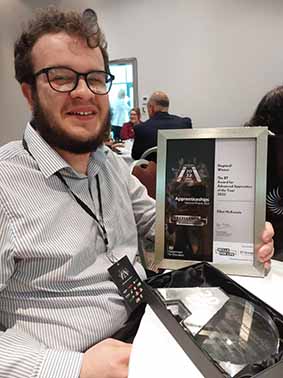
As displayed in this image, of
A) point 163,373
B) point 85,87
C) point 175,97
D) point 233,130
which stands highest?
point 175,97

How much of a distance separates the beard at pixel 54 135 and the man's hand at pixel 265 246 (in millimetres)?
546

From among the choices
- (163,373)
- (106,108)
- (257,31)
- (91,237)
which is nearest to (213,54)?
(257,31)

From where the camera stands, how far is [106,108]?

* _Your goal_: Print the lines from the one containing "From among the choices" through the end of the lines, copying them unchanged.

* _Answer in full_:
From among the choices
- (163,373)
- (106,108)
- (257,31)
- (91,237)
which is nearest to (213,54)?
(257,31)

From where the camera stands, how far is [106,108]?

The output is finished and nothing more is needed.